What you will do: Both ends included, restate word for word the lines from the first line of the listing through the line containing "Эксклюзив‼️Продам 2 к.кв.". Leave the pictures out.

┌──

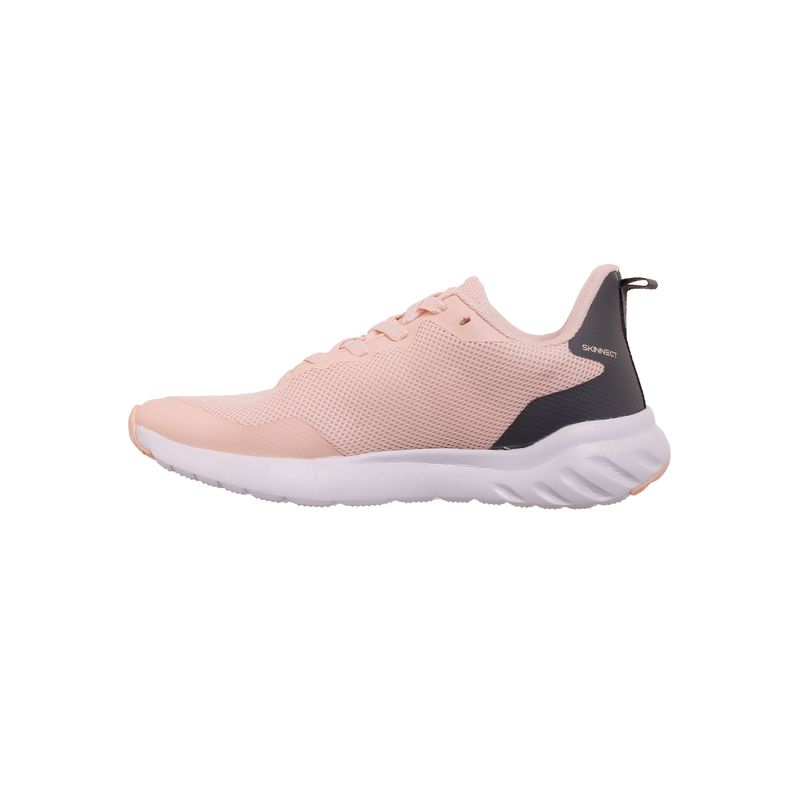 Zapatillas-Topper-Strong-Pace-Iii-INTERNO-DERECHO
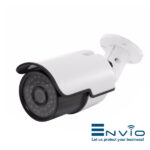 Camera AESS-BVM90H200ST vf2.8-12mm bullet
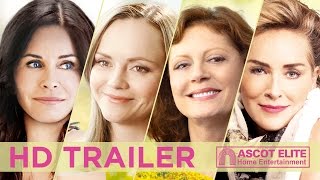 Trailer Preview Image
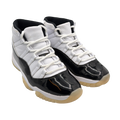 Jordan 11 Retro DMP Gratitude (2023)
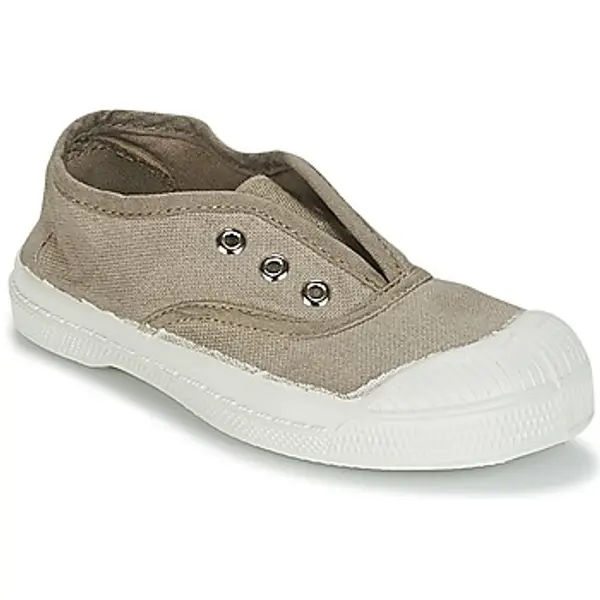 Bensimon Bensimon  Slip-on cipele TENNIS ELLY  Bensimon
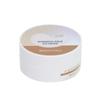 Hydrogel Gold Luxury Eye Patch (PATCH)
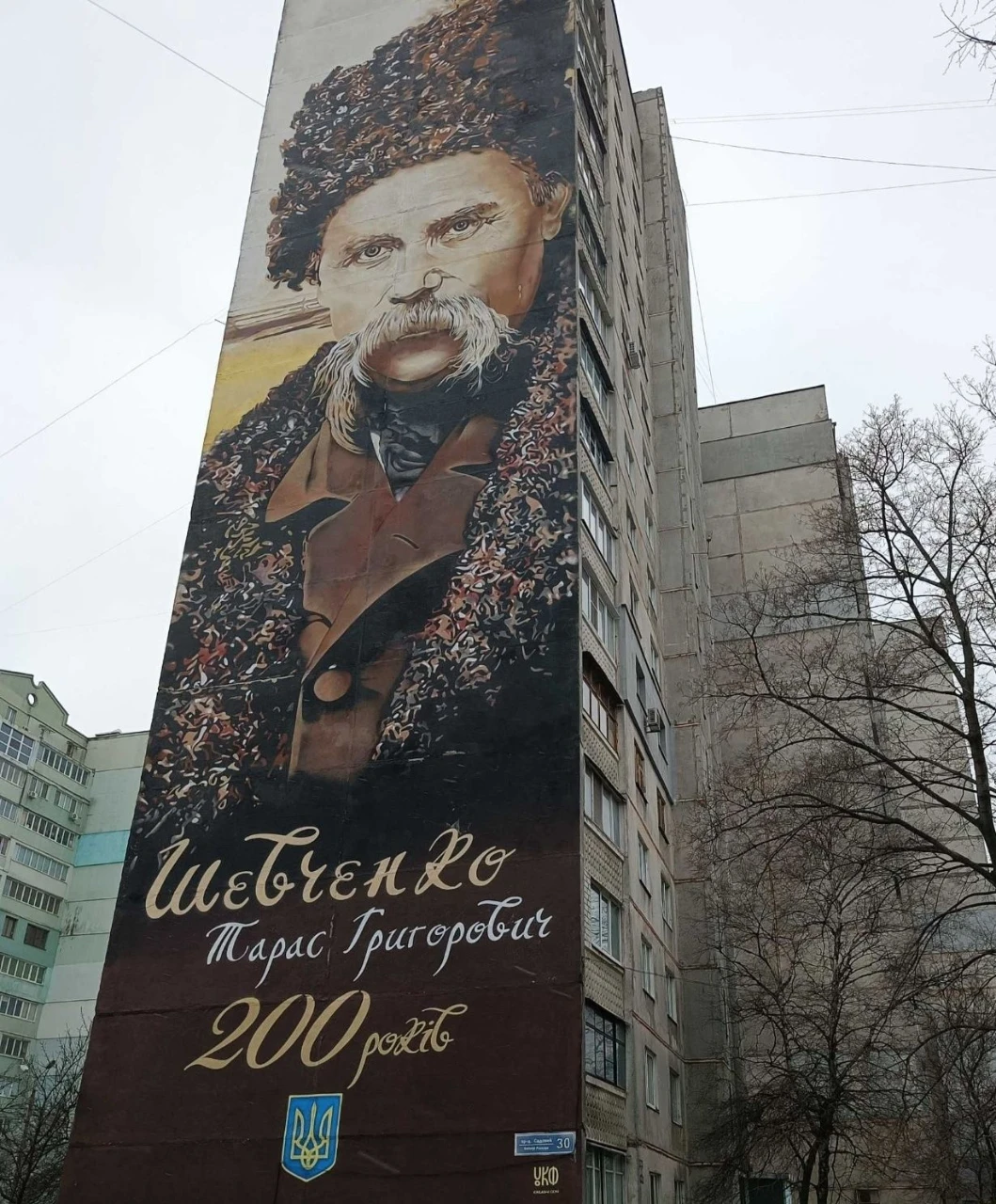 Эксклюзив‼️Продам 2 к.кв. с ремонтом на Новых домах, Дворец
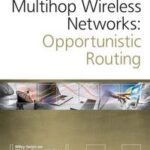 Multihop Wireless Networks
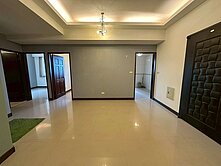 皇城家天下三房美宅走路即可到全聯、公園、學校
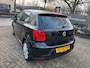 Volkswagen Polo 1.2 TSI Highline 5 deurs, elec pakket , stoel verwarming, alarm, getint glas, 16"sport wielen, pdc, 91.770 km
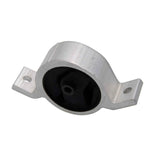 NM-P11RR - REAR ENGINE MOUNT Rubber Parts, Engine Mounts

└──

Output below:
 Zapatillas-Topper-Strong-Pace-Iii-INTERNO-DERECHO
 Camera AESS-BVM90H200ST vf2.8-12mm bullet
 Trailer Preview Image
 Jordan 11 Retro DMP Gratitude (2023)
 Bensimon Bensimon  Slip-on cipele TENNIS ELLY  Bensimon
 Hydrogel Gold Luxury Eye Patch (PATCH)
 Эксклюзив‼️Продам 2 к.кв. с ремонтом на Новых домах, Дворец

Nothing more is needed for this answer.